The question of deteriorating performance was handled, too. Reports were a constant of Senate life, and many senators did not have assistants capable of writing reports of which they would not be ashamed. Johnson did, and in the most delicate of terms, he would sometimes offer an older senator the services of such an aide.

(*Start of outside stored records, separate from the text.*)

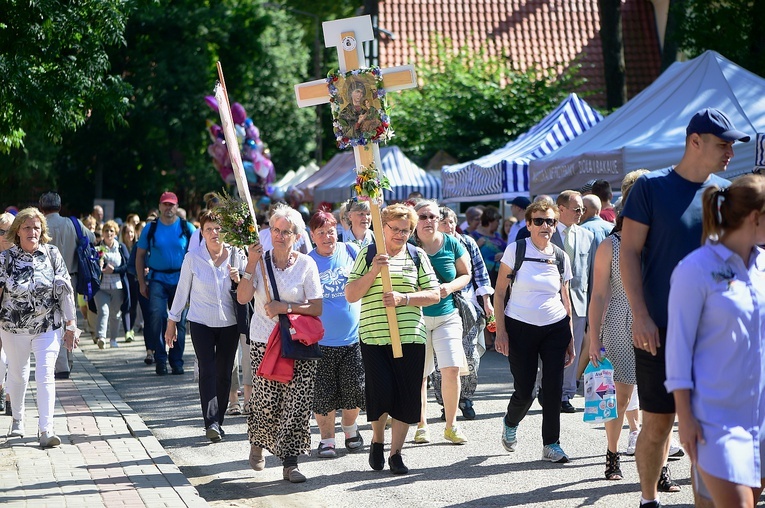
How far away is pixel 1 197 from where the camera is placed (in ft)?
132

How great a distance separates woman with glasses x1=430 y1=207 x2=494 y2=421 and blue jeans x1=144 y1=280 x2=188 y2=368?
14.5 ft

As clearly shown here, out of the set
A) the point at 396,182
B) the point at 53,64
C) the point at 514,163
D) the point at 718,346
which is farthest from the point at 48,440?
the point at 396,182

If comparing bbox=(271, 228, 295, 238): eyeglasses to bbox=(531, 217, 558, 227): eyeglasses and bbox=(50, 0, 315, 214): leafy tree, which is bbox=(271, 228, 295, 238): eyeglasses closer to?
bbox=(531, 217, 558, 227): eyeglasses

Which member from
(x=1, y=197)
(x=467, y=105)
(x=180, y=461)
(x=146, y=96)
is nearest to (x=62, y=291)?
(x=180, y=461)

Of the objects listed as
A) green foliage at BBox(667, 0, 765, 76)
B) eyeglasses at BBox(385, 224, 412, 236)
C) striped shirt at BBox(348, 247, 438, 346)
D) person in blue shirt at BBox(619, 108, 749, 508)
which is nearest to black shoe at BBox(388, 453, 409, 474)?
striped shirt at BBox(348, 247, 438, 346)

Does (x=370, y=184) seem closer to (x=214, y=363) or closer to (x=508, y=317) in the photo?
(x=508, y=317)

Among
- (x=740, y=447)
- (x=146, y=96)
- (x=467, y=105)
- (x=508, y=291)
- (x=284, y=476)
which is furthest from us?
(x=146, y=96)

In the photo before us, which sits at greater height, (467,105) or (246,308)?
(467,105)

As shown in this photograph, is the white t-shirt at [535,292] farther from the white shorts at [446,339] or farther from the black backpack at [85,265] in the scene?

Old men crave not only attention but affection, and Johnson did not forget that, instructing aides drafting letters to them for his signature to make the letters “real sweet.” Old men want to feel that the experience which has come with their years is valuable, that their advice is valuable, that they possess a sagacity that could be obtained only through experience—a sagacity that could be of use to young men if only young men would ask. Lyndon Johnson asked. “I want your counsel on something,” he would say to one of the Old Bulls. “I
need
your counsel.” And when the counsel was given—and of course it was given: who could resist so earnest an entreaty?—it was appreciated, with a gratitude rare in its intensity. He would pay another visit to the senator’s office to tell him how he had followed his advice, and how well it had worked. “Thank you for your counsel,” he would say to one senator. “I
needed
that counsel.” “Thank you for giving me just a little of your wisdom,” he would say to another senator. “I just don’t know what I would have done without it.” When one of the Old Bulls, asked for his advice, told Johnson that he didn’t know enough about the matter, Johnson would say, “Oh, I’ll rely on your judgment any time. Your judgment’s always
been
good.” And the earnestness—the outward sincerity—of his words, the obvious depth of his gratitude, made the words words that an old man might treasure.

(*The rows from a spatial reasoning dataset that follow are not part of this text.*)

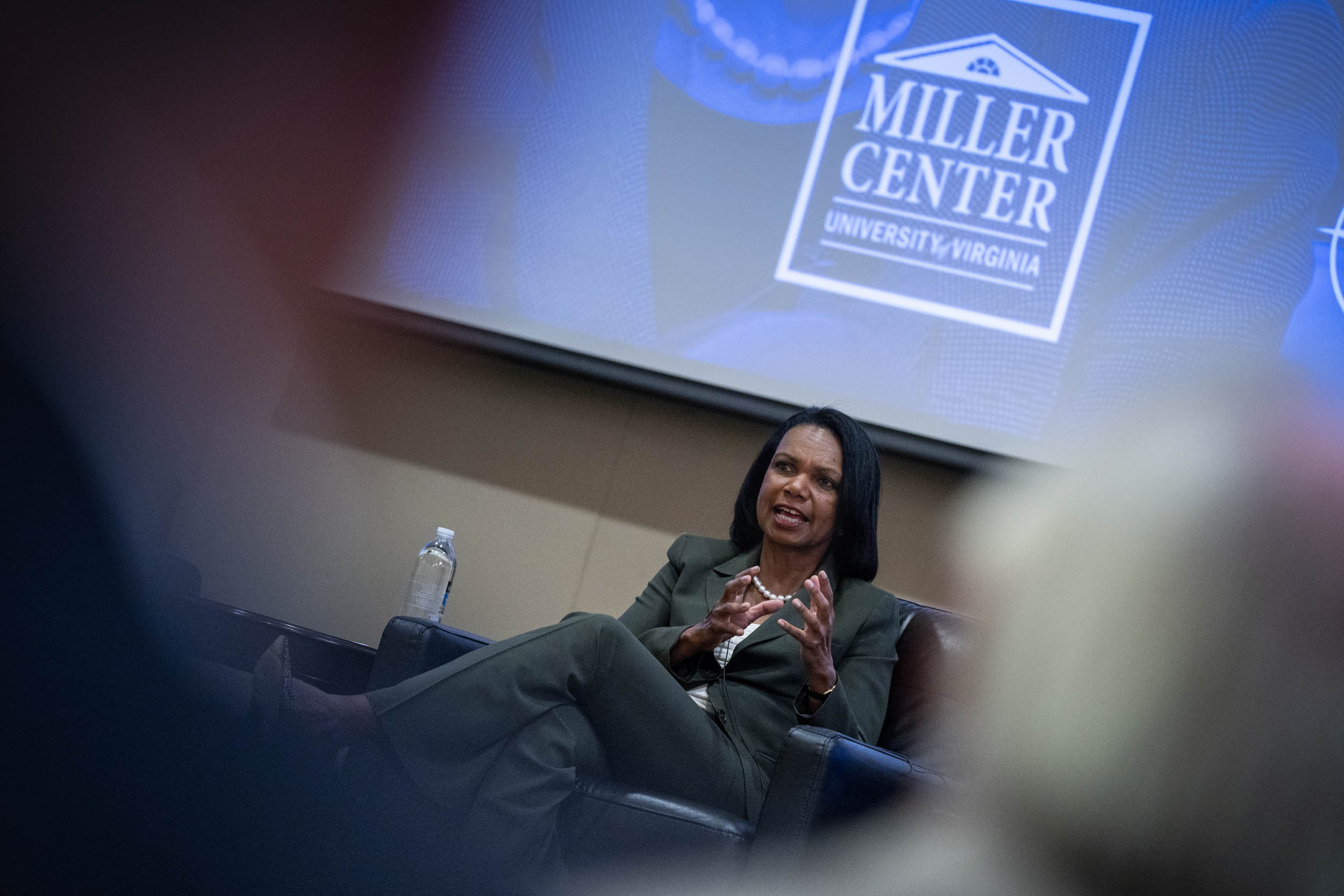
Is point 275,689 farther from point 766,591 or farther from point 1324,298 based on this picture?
point 1324,298

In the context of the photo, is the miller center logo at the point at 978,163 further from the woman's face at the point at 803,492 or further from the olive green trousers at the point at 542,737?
the olive green trousers at the point at 542,737

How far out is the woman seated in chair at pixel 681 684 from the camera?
144 cm

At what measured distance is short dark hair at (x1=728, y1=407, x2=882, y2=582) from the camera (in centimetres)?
209

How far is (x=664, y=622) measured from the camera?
2.12 m

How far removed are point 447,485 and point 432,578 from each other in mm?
249

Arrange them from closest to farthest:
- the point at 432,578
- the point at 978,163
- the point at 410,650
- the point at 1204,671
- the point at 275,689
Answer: the point at 1204,671 → the point at 275,689 → the point at 410,650 → the point at 978,163 → the point at 432,578

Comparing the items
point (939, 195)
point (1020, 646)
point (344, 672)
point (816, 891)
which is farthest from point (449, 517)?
point (1020, 646)

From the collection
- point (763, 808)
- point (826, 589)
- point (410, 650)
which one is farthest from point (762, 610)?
point (410, 650)

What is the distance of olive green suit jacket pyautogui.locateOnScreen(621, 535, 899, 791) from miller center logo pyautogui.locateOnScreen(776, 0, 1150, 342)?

In Senate as college, he proved the adage that no excess was possible. He gave gruff Edwin C. (Big Ed) Johnson of Colorado a nickname: “Mr. Wisdom,” and used it not only orally but in writing; once, when Big Ed was back in Colorado, Lyndon wrote him: “I certainly do miss the able counsel of Mr. Wisdom.” He used it not only in private but in public. “Boy, whenever you’re in trouble, the thing to do is go to Mr. Wisdom,” he would say, in Ed Johnson’s presence, to whoever else happened to be present. And beyond the specific flatteries and sweetnesses was Lyndon Johnson’s overall demeanor with the Old Bulls: a deference, an obsequiousness, a “fawning” and “bootlicking” so profound that more than one Senate staffer likened him to the same Dickens character. “During Lyndon Johnson’s early days in the Senate, he was a real Uriah Heep,” says Paul Douglas’ administrative assistant, Howard Shuman.